Chemical and microbial characterization of sugarcane mill mud for soil applications

Abstract

Sugarcane mill mud/filter cake is an activated sludge-like byproduct from the clarifier of a raw sugar production factory, where cane juice is heated to ≈90°C for 1-2 hr, after the removal of bagasse. Mill mud is enriched with organic carbon, nitrogen, and nutrient minerals; no prior report utilized 16S rRNA gene sequencing to characterize the microbial composition. Mill mud could be applied to agricultural fields as biofertilizer to replace or supplement chemical fertilizers, and as bio-stimulant to replenish microorganisms and organic carbon depleted by erosion and post-harvest field burning. However, mill mud has historically caused waste management challenges in the United States. This study reports on the chemical and microbial (16S rRNA) characteristics for mill muds of diverse origin and ages. Chemical signature (high phosphorus) distinguished mill mud from bagasse (high carbon to nitrogen (C/N) ratio) and soil (high pH) samples of diverse geographical/environmental origins. Bacterial alpha diversity of all sample types (mill mud, bagasse, and soil) was inversely correlated with C/N. Firmicutes dominated the microbial composition of fresh byproducts (mill mud and bagasse) as-produced within the operating factory. Upon aging and environmental exposure, the microbial community of the byproducts diversified to resemble that of soils, and became dominated by varying proportions of other phyla such as Acidobacteria, Chloroflexi, and Planctomyces. In summary, chemical properties allowed grouping of sample types (mill mud, bagasse, and soil-like), and microbial diversity analyses visualized aging caused by outdoor exposures including soil amendment and composting. Results suggest that a transient turnover of microbiome by amendments shifts towards more resilient population governed by the chemistry of bulk soil.
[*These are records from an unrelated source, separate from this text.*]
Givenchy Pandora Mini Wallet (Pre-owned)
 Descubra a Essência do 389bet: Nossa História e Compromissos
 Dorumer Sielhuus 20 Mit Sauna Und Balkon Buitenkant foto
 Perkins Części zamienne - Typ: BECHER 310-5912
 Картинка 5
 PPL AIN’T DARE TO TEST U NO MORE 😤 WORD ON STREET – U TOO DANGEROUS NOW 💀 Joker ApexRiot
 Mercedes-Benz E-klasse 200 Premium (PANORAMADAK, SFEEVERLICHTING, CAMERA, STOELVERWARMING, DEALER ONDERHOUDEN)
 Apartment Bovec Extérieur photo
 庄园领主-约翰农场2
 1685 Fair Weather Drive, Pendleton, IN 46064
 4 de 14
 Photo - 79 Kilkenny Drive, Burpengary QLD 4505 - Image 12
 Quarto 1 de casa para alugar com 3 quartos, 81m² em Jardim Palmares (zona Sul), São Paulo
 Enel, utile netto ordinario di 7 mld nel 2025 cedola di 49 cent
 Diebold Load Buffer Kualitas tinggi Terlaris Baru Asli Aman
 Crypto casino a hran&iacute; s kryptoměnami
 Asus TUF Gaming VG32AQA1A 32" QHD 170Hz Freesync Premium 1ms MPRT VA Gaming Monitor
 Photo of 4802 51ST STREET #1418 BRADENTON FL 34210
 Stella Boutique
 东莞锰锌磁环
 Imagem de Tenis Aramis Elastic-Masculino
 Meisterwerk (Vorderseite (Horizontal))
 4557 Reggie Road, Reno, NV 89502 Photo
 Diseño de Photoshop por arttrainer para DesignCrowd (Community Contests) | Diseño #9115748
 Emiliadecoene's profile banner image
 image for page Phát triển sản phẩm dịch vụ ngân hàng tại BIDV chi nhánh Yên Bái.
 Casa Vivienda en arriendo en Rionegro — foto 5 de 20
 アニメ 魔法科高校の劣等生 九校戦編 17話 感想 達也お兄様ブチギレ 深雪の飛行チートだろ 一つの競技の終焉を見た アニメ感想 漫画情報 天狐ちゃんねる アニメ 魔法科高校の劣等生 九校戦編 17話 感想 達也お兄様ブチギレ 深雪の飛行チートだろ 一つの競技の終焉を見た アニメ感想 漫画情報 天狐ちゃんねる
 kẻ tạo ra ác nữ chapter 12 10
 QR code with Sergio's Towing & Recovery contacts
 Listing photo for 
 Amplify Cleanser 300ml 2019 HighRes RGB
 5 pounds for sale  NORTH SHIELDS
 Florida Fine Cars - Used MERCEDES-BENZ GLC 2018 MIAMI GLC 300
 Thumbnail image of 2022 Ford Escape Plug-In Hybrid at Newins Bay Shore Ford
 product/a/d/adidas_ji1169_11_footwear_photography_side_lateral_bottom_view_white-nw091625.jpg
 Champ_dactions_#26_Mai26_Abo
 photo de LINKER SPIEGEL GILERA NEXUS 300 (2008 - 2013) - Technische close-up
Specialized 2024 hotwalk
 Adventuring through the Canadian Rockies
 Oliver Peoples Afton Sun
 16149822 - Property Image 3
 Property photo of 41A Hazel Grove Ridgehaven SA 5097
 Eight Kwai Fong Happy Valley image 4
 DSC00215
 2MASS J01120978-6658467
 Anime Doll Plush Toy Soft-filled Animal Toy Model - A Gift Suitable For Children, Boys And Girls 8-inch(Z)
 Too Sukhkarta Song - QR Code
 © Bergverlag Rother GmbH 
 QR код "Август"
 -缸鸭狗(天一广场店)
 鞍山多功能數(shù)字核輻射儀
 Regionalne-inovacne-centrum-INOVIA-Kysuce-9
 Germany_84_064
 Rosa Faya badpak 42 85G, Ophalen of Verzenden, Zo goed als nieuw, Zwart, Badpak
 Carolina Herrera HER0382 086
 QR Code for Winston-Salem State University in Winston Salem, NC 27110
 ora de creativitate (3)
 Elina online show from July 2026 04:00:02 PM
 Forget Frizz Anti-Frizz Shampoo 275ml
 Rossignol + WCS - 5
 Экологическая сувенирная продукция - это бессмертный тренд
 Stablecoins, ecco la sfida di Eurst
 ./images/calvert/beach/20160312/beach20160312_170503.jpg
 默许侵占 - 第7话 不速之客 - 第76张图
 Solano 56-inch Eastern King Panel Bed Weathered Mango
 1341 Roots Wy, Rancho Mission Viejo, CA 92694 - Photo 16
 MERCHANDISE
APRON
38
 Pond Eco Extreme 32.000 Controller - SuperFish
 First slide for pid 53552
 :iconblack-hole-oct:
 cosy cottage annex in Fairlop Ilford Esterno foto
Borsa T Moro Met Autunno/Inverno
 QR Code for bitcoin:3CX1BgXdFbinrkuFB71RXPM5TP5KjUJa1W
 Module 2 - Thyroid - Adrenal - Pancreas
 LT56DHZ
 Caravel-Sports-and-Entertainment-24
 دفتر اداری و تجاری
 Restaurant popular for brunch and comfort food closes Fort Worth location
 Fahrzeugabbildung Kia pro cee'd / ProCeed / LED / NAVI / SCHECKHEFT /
Fig 1. Chemical analysis of bagasse, soil, and mud collected from sugarcane production facilities.

(a) Principal components analysis and (b) heatmap with complete linkage clustering. Results were normalized to within row variance with the colored scale bar representing standard deviations from within-row means [23].

Fig 2. Average relative abundance of 16S rRNA genes from the 5 most abundant phyla.

Fig 3. Alpha diversity analyses of samples based on observed 16S rRNA gene (97% similarity).

Fig 4. Correlations between C:N ratios and alpha diversity metrics.

For ease of comparison, Faith’s index values were divided by 100.

Fig 5. Beta diversity analyses of samples based on the relative abundances of the top 10 phyla.

(a) Principal component and (b) heatmap with complete linkage clustering.